Mas falta assinaturas no manifesto:
http://www.brasilcomjurosbaixos.com.br/#?page=lista-assinaturas.asp
Muito legal nisso tudo é ver os ditos países que fazem parte do primeiro mundo neoliberal pedindo pinico aos emergentes, que até pouco tempo, eram considerados lixos. O endividamento e a submissão brasileira até o 31 de dezembro de 2002 nos deixou de quatro para as decisões tomadas pelo FMI e isso mudou consideravelmente após janeiro de 2003. O Brasil não é ainda uma maravilha mas a situação de Espanha, Grécia, Itália e até a potencia França deixa bem claro que maior o desrespeito pelo outros o tombo se torna bem maior.
Mantega e Dilminha: Cuidado com estes Europeus! Eles estão tantando vender para o Brasil papeis Micados.
Esta conversa de “cerca Lourenço” como se diz aqui em Minas “nun” pega Mineiro nunca.
E nossa Dilminha é Mineira de três costados!
Rererererererererererererere!!!!!!!!!!!!!!!
A posição do Brasil é correta, como afirmou o Sérgio. Só precisamos ficar atentos às demandas econômica e política.
Sugiro a leitura do Projeto Nacional: http://blogprojetonacional.com.br/crise-esta-longe-de-acabar/
Ola gente:
Ajudar a europa,com condições:
- Fim de barreiras alfandegarias
- Acordo de livre comércio com a europa
- Acordo de LIVRE CIRCULAÇÃO DE BRASILEIROS NA
EUROPA
- Taxa Tobin para capitais especulativos europeus
- No caso da defesa, de onde estamos precisando forta-
lecer nossas forças armadas,o brasil com status de cliente estratégico(do tipo ter produtos e serviços como
os que são oferecidos para a otan)
- Por fim, o Brasil ser considerado um parceiro estratégi-
co da europa, com as mesmas regalias de como fosse
um membro da união europeia.
E emprestar dinheiro para a europa, tem que ter aprovação em plebiscito do povo brasileiro.
Urbano, meu querido, eu queria ter a sua verve.Adorei o “moiteiro”, vou incorporá-la a meu rico vocabulário. Às vezes fico sem palavras para tratar o Fernandinho Farol da Alexandrial.Afinal ele é um principe, né?E o Brasil heim?Falando grosso com asoropas.Isso é que é moral!O resto é o trololó enganador dos amestrados , traidores da pátria, meninos de recados dos americanos..
E nada como um tempo após um contratempo pro meu coração. Não vale a pena ficar, apenas ficar, chorando e resmungando, até quando??? Não, não, não.

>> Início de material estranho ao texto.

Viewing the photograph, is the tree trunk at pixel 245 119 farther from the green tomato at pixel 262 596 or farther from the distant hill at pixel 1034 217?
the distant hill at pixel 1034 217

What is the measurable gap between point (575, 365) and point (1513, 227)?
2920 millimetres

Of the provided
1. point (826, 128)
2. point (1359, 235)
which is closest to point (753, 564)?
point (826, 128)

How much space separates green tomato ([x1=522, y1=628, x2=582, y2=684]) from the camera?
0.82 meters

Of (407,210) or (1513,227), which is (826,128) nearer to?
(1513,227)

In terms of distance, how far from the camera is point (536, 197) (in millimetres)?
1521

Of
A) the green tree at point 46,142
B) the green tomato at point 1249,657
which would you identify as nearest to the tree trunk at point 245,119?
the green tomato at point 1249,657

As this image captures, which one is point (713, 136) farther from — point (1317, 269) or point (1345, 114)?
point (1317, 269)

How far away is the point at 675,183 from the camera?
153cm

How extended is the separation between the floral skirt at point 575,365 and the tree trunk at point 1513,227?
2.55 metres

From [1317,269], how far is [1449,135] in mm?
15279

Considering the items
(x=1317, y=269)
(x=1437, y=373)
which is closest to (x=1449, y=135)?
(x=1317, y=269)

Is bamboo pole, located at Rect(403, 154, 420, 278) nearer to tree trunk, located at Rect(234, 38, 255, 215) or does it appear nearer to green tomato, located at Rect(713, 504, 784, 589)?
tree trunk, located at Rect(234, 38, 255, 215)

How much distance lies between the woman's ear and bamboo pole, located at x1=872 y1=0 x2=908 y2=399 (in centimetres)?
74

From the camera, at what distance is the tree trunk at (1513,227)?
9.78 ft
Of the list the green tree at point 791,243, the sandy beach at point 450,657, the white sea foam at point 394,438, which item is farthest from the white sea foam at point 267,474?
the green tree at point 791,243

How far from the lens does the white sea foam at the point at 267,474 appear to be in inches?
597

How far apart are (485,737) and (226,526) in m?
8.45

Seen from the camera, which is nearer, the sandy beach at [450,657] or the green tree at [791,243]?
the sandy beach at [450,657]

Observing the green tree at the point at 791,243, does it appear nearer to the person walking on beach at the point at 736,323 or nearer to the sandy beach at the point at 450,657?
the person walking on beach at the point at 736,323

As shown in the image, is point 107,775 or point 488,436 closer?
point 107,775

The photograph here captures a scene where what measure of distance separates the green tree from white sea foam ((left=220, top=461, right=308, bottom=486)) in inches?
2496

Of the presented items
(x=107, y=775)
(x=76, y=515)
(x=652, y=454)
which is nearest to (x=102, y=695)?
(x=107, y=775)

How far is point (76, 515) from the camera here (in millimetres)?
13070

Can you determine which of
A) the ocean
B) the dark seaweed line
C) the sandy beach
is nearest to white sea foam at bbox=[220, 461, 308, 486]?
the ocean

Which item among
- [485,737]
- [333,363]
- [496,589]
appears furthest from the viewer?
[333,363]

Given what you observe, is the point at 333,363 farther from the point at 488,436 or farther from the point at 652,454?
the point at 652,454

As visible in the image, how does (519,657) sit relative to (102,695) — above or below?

E como já dizia Jorge Maravilha: Prenhe de razão, mais vale uma filha na mão do que dois pais voando!!!
Você não gosta de mim, mas sua filha gosta. Ela gosta do tango, do dengo, do mengo, domingo e de cócega. Ela pega e me pisca, belisca, petisca, me arrisca e me enrosca. Mais vale uma filha na mão do que dois pais sobrevoando.

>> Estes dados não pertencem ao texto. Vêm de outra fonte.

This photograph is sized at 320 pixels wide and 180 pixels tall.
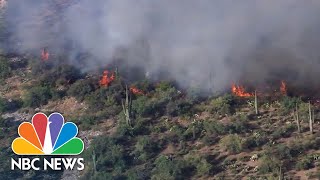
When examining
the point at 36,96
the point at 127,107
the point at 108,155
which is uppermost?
the point at 36,96

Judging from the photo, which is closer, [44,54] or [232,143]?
[232,143]

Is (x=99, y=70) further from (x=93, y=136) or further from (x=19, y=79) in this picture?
(x=93, y=136)

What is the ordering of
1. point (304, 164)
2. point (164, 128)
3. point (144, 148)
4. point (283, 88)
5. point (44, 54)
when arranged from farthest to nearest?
point (44, 54)
point (283, 88)
point (164, 128)
point (144, 148)
point (304, 164)

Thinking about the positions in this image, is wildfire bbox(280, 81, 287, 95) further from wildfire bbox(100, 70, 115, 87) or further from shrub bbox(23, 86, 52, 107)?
shrub bbox(23, 86, 52, 107)

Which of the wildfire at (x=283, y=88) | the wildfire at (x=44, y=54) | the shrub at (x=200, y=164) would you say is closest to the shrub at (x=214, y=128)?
the shrub at (x=200, y=164)

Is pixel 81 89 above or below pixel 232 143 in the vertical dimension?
above

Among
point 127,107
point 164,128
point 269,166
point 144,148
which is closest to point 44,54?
point 127,107

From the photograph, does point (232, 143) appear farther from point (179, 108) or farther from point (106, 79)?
point (106, 79)

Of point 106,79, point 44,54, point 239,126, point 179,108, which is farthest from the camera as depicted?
point 44,54
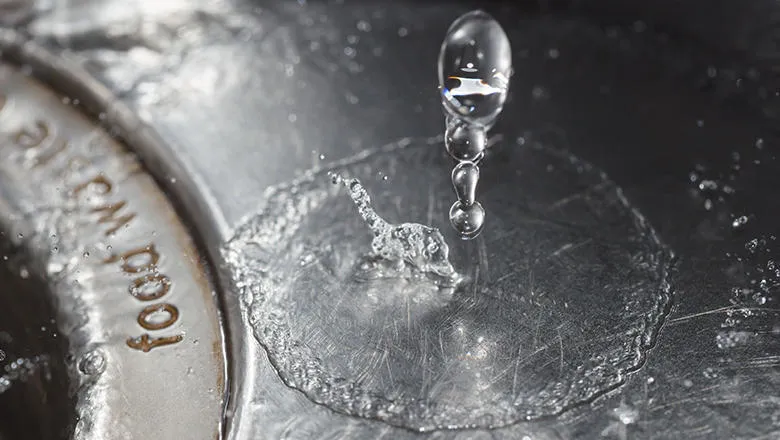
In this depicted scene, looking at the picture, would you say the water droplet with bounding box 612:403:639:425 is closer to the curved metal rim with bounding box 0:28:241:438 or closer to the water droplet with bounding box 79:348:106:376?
the curved metal rim with bounding box 0:28:241:438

E nada como um dia após o outro (e uma noite no meio).
Antes,o Brasil era um simplório figurante;hoje é protagonista -e ainda há,como o educadíssimo Dimenstein,quém diga q o caminho foi “sedimentado” por fhc.Eu até,num gesto de enorme boa vontade,concordaria;o diabo são os fatos.

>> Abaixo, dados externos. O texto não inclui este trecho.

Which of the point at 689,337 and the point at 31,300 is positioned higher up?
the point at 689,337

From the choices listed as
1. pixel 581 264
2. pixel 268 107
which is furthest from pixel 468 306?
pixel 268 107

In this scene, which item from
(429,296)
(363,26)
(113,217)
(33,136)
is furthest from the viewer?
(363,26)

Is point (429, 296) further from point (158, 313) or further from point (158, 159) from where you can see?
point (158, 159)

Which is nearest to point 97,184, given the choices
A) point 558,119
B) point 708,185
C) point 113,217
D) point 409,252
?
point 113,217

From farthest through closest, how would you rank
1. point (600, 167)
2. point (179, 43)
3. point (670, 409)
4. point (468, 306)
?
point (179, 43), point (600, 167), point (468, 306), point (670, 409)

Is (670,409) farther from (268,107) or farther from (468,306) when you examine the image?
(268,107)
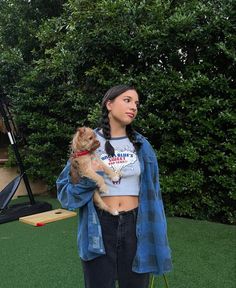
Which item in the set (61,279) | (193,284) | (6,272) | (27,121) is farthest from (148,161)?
(27,121)

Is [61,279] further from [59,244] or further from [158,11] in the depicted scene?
[158,11]

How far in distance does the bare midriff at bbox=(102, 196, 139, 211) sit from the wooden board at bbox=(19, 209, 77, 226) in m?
3.80

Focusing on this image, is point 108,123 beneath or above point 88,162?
above

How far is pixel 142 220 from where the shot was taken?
5.87ft

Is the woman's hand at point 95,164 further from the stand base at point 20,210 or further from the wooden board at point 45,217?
the stand base at point 20,210

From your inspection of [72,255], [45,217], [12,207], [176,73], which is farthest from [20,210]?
[176,73]

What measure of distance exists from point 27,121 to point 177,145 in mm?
3423

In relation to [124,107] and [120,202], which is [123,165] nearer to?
[120,202]

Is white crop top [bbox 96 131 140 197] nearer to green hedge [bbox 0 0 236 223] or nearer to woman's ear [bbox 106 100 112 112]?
woman's ear [bbox 106 100 112 112]

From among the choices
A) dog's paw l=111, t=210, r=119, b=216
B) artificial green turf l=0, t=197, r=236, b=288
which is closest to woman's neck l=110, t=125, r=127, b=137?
dog's paw l=111, t=210, r=119, b=216

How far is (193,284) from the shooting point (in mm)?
3092

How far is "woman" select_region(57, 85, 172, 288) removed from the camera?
1.74m

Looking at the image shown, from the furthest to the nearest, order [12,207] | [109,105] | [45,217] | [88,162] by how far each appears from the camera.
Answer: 1. [12,207]
2. [45,217]
3. [109,105]
4. [88,162]

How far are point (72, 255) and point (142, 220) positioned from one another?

Tudo Isso graças ao” Nunca Dantes” (PH)
Posição do Brasil não só é correta como necessária.
Graças ao Nunca Dantes
O fred henrique flintstones salieri, o moiteiro, é o maior estadista de todo o mundo e de todos os tempos, segundo ele mesmo. Faça uma pergunta que ele nem gostaria de ouvir e verá o político da praça respondendo.